We snorkeled around the reefs, and I swam into an enormous shoal of tiny fish. I also nearly swam into a mooring line.
Apparently manta rays swim around here, so we'll see if we can find some today. In the meantime, I found some cool corral rocks.
I wrote that last part right around when Jem was leaving in the dinghy to help another boat secure their mooring. Two minutes later, I heard a loud bang off the front of the boat and saw that we were no longer attached to the mooring ball, and we (the boat and I) were drifting quite quickly towards the nearby shallow reef. I couldn't get the motor turned on and in my slight panic, I forgot where the whistles were, so I resorted to yelling for Jem to come back. Unfortunately, Jem, like John, is slightly hard of hearing. Fortunately, nearby boaters were not and managed to alert Jem in time, and with the help of a nice man in a dinghy, we secured ourselves onto another mooring. What remains of the old mooring is a line at the bottom of the sea, a ball that floated away, and a horseshoe-shaped piece of metal that now rests on our trampoline. (The picture is red because I was accidentally still on my camera's dive mode.)
(Side-note for my non-sailing friends: there are three main ways of keeping a boat in place. The first is tying up to a dock, usually in a marina. That's what we did in St. George's. (Marinas are organized docks, and typically include wifi and electricity. The yacht clubs in Montreal's West Island have marinas.) The second is anchoring. The stereotypical anchor that your see in various insignia isn't typically used in sailboats; Heaven's Door has a plow-shaped anchor that buries itself into the sand. The anchor is attached to the boat by a long length of heavy chain. An anchorage is a place where a lot of boats anchor, usually situated in a bay near a marina of some sort. That's what we did at Le Phare Bleu. The third type is mooring. This consists of a floating mooring ball roughly two feet in diameter, a handle or a line with which to attach yourself, and a heavy line attached to a very secure base that lies on the seabed.
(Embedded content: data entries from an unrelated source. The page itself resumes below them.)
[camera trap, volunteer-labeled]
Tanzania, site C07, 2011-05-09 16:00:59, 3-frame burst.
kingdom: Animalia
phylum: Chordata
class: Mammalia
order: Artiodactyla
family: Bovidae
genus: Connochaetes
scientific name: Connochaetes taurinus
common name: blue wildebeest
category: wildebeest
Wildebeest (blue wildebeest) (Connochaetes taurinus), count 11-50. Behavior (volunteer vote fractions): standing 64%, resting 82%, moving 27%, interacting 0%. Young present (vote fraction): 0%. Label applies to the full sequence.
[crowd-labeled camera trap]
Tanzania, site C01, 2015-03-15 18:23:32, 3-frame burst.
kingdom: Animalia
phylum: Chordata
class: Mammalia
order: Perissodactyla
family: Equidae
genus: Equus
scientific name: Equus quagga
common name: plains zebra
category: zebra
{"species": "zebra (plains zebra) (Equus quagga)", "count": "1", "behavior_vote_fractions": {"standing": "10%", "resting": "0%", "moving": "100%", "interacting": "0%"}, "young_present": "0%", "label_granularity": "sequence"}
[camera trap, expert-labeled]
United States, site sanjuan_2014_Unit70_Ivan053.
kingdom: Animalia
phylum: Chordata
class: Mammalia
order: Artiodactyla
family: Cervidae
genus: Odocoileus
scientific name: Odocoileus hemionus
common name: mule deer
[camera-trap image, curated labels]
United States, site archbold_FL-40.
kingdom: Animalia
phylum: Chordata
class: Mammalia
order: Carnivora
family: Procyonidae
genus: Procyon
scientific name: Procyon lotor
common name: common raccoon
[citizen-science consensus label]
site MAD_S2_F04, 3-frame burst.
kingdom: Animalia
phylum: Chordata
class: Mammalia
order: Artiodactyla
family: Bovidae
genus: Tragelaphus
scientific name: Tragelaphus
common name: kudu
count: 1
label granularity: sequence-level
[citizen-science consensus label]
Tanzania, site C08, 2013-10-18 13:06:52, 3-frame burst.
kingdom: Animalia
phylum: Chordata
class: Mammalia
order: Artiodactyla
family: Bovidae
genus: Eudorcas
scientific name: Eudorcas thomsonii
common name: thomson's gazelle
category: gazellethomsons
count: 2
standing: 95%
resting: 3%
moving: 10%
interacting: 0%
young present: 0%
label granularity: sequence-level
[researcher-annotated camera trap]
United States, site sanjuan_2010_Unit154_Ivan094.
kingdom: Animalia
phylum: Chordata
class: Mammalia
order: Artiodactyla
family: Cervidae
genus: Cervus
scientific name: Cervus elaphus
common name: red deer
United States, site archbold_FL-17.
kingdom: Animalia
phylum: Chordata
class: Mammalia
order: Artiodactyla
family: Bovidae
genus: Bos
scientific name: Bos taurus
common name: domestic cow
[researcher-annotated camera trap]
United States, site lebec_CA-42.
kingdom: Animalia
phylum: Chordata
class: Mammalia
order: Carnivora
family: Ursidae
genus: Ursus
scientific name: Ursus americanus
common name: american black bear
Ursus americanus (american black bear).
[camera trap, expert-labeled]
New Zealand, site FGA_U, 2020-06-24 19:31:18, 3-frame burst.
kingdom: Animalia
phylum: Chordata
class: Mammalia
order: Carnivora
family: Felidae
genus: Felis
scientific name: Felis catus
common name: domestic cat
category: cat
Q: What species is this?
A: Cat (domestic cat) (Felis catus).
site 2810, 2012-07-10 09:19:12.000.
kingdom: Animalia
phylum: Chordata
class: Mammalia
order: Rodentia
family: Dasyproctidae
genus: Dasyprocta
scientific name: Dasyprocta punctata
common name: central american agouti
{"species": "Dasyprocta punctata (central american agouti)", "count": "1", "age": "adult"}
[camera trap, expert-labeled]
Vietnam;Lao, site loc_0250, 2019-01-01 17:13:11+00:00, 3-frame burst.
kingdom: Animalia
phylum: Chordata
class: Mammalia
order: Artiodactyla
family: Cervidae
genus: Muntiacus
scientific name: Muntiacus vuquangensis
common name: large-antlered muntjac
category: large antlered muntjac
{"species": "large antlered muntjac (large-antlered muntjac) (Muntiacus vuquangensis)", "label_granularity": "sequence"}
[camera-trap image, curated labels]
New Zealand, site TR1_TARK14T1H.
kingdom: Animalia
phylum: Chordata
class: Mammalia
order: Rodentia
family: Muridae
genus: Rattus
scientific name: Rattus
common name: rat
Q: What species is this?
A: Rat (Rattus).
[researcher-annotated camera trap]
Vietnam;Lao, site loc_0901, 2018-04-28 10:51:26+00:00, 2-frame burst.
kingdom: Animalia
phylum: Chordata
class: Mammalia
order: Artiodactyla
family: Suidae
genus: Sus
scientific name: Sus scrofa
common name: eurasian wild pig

Moorings are used when the holding (seabed where the anchor holds on) isn't very good, so they function somewhat like pre-installed anchors. That's what we did in Tyrrel Bay, and what we're doing right now.)
(Another side-note for my non-sailing friends: there are no "ropes" aboard a sailing vessel. "Halyards" raise and lower sails, "sheets" adjust the angle of sails, and "lines" are everything else. These include mooring/dock lines, reefing lines (used for decreasing mainsail (back sail) size), furling lines (used for decreasing headsail (front sail) size), and any other bits and bobs that are too big to be called a string. However, if you had a bell onboard and there was rope attached to the clapper, that—and only that—is called a "rope." In conclusion, sailors are weird.)
Jem has some underwater lights built into the hulls. At the surface of the water were some small fish, then if you looked a bit deeper, you saw five or six tarpons, which are nearly two-meter-long fish that according to Jem are entirely harmless and will go away once the lights are off. Of course, once the light is off, you can't actually see if they're there or not. I washed using the onboard shower.
I hear there's snow in Montreal. Good luck with that.
Love your photos! It really adds a lot of perspective! Ahhhhh - the tropics !
ReplyDeleteI went back over all your posts to revel in your photos.
ReplyDeleteHope the ant situation mentioned in the previous post is under control.
love,
mama
Yes thank you the ant situation is pretty good. They only live outside now, which is still weird because the only things there are ropes and spare fuel. We have a few cockroaches but they're easily killed (much like Basil ://).